INSTRUCTIONS TO FOLLOW: An exact transcription of every record is needed.

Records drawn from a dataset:
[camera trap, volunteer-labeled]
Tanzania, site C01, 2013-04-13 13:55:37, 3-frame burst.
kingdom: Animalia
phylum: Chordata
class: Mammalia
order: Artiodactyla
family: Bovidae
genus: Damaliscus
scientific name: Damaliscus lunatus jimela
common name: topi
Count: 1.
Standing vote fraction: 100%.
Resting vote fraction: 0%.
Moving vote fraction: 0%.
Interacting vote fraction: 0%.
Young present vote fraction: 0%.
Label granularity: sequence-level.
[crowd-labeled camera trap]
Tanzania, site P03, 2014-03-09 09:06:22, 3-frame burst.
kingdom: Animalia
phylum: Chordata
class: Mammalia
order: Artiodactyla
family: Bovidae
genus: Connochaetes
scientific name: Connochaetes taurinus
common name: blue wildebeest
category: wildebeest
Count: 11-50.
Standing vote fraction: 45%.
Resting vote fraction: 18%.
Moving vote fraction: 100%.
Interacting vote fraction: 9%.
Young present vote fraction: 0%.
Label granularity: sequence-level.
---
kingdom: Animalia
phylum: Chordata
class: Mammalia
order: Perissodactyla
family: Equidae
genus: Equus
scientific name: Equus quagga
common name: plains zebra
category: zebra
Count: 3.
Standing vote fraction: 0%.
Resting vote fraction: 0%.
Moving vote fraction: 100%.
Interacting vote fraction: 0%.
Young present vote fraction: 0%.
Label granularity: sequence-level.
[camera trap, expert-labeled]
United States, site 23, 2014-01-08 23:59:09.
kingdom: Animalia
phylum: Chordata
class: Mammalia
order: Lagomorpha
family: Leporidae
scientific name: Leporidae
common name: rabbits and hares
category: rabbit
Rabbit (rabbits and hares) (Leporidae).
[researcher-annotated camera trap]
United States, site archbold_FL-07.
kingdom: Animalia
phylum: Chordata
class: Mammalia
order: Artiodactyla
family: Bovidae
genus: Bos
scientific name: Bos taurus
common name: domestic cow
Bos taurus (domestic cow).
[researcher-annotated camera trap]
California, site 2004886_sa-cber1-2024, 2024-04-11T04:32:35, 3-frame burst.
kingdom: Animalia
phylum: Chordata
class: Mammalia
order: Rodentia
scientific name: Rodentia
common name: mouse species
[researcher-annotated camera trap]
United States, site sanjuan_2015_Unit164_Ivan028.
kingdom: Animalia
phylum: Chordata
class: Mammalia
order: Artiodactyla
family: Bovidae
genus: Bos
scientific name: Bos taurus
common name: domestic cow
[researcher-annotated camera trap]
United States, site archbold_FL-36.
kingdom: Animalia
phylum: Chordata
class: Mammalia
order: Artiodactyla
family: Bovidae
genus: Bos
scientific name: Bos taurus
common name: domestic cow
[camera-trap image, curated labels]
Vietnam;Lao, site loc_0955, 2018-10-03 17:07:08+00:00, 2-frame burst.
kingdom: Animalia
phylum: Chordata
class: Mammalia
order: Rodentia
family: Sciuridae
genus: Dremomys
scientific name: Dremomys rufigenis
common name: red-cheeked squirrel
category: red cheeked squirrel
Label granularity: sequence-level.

RESULT BELOW:
[camera trap, volunteer-labeled]
Tanzania, site C01, 2013-04-13 13:55:37, 3-frame burst.
kingdom: Animalia
phylum: Chordata
class: Mammalia
order: Artiodactyla
family: Bovidae
genus: Damaliscus
scientific name: Damaliscus lunatus jimela
common name: topi
Count: 1.
Standing vote fraction: 100%.
Resting vote fraction: 0%.
Moving vote fraction: 0%.
Interacting vote fraction: 0%.
Young present vote fraction: 0%.
Label granularity: sequence-level.
[crowd-labeled camera trap]
Tanzania, site P03, 2014-03-09 09:06:22, 3-frame burst.
kingdom: Animalia
phylum: Chordata
class: Mammalia
order: Artiodactyla
family: Bovidae
genus: Connochaetes
scientific name: Connochaetes taurinus
common name: blue wildebeest
category: wildebeest
Count: 11-50.
Standing vote fraction: 45%.
Resting vote fraction: 18%.
Moving vote fraction: 100%.
Interacting vote fraction: 9%.
Young present vote fraction: 0%.
Label granularity: sequence-level.
---
kingdom: Animalia
phylum: Chordata
class: Mammalia
order: Perissodactyla
family: Equidae
genus: Equus
scientific name: Equus quagga
common name: plains zebra
category: zebra
Count: 3.
Standing vote fraction: 0%.
Resting vote fraction: 0%.
Moving vote fraction: 100%.
Interacting vote fraction: 0%.
Young present vote fraction: 0%.
Label granularity: sequence-level.
[camera trap, expert-labeled]
United States, site 23, 2014-01-08 23:59:09.
kingdom: Animalia
phylum: Chordata
class: Mammalia
order: Lagomorpha
family: Leporidae
scientific name: Leporidae
common name: rabbits and hares
category: rabbit
Rabbit (rabbits and hares) (Leporidae).
[researcher-annotated camera trap]
United States, site archbold_FL-07.
kingdom: Animalia
phylum: Chordata
class: Mammalia
order: Artiodactyla
family: Bovidae
genus: Bos
scientific name: Bos taurus
common name: domestic cow
Bos taurus (domestic cow).
[researcher-annotated camera trap]
California, site 2004886_sa-cber1-2024, 2024-04-11T04:32:35, 3-frame burst.
kingdom: Animalia
phylum: Chordata
class: Mammalia
order: Rodentia
scientific name: Rodentia
common name: mouse species
[researcher-annotated camera trap]
United States, site sanjuan_2015_Unit164_Ivan028.
kingdom: Animalia
phylum: Chordata
class: Mammalia
order: Artiodactyla
family: Bovidae
genus: Bos
scientific name: Bos taurus
common name: domestic cow
[researcher-annotated camera trap]
United States, site archbold_FL-36.
kingdom: Animalia
phylum: Chordata
class: Mammalia
order: Artiodactyla
family: Bovidae
genus: Bos
scientific name: Bos taurus
common name: domestic cow
[camera-trap image, curated labels]
Vietnam;Lao, site loc_0955, 2018-10-03 17:07:08+00:00, 2-frame burst.
kingdom: Animalia
phylum: Chordata
class: Mammalia
order: Rodentia
family: Sciuridae
genus: Dremomys
scientific name: Dremomys rufigenis
common name: red-cheeked squirrel
category: red cheeked squirrel
Label granularity: sequence-level.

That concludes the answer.